* [Task to complete] Take the material below and extract the lines from the one with "gate-of-the-sun" through the one with "Photographe de mariage", word for word, without pictures.

* [Material provided]
━━━━━━━━━━━━━━━━━━━━━━━━━━━━━━

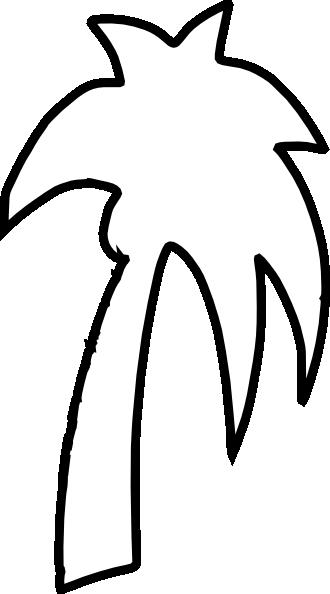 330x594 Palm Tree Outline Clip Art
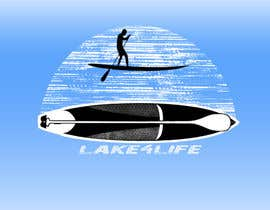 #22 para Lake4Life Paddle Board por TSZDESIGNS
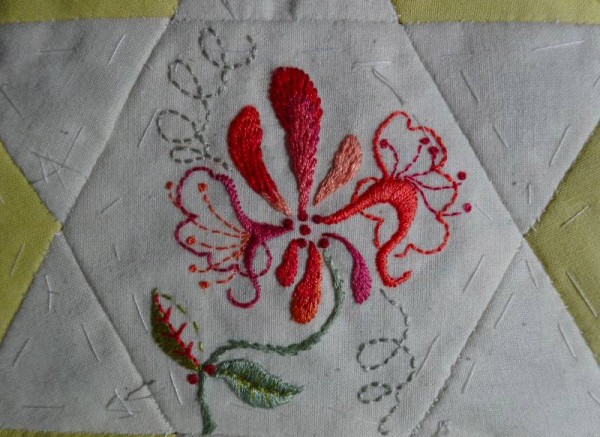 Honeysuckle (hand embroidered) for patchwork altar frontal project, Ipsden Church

━━━━━━━━━━━━━━━━━━━━━━━━━━━━━━

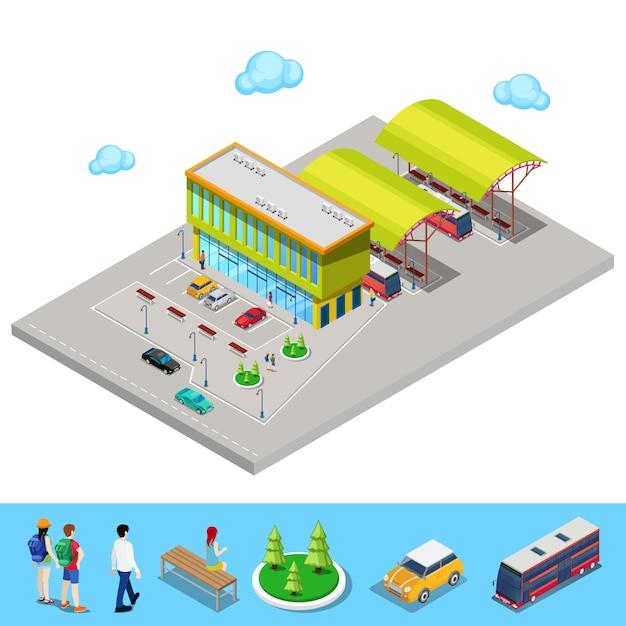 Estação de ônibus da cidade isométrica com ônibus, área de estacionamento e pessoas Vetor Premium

━━━━━━━━━━━━━━━━━━━━━━━━━━━━━━

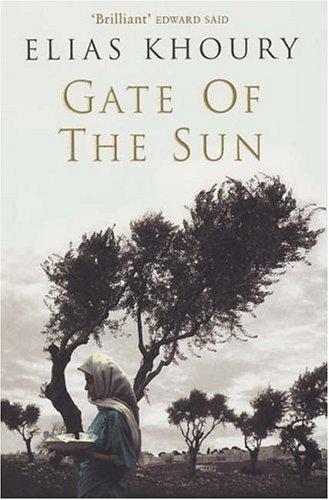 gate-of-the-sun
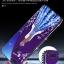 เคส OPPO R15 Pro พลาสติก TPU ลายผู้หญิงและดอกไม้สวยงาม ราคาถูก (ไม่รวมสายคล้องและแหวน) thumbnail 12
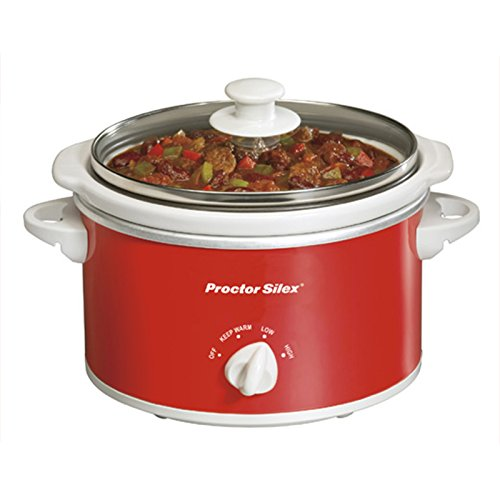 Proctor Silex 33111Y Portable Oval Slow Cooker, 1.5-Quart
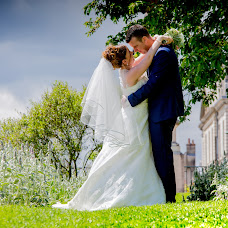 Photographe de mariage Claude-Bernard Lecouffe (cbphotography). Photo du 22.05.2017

━━━━━━━━━━━━━━━━━━━━━━━━━━━━━━

* [Task solution]
 gate-of-the-sun
 เคส OPPO R15 Pro พลาสติก TPU ลายผู้หญิงและดอกไม้สวยงาม ราคาถูก (ไม่รวมสายคล้องและแหวน) thumbnail 12
 Proctor Silex 33111Y Portable Oval Slow Cooker, 1.5-Quart
 Photographe de mariage Claude-Bernard Lecouffe (cbphotography). Photo du 22.05.2017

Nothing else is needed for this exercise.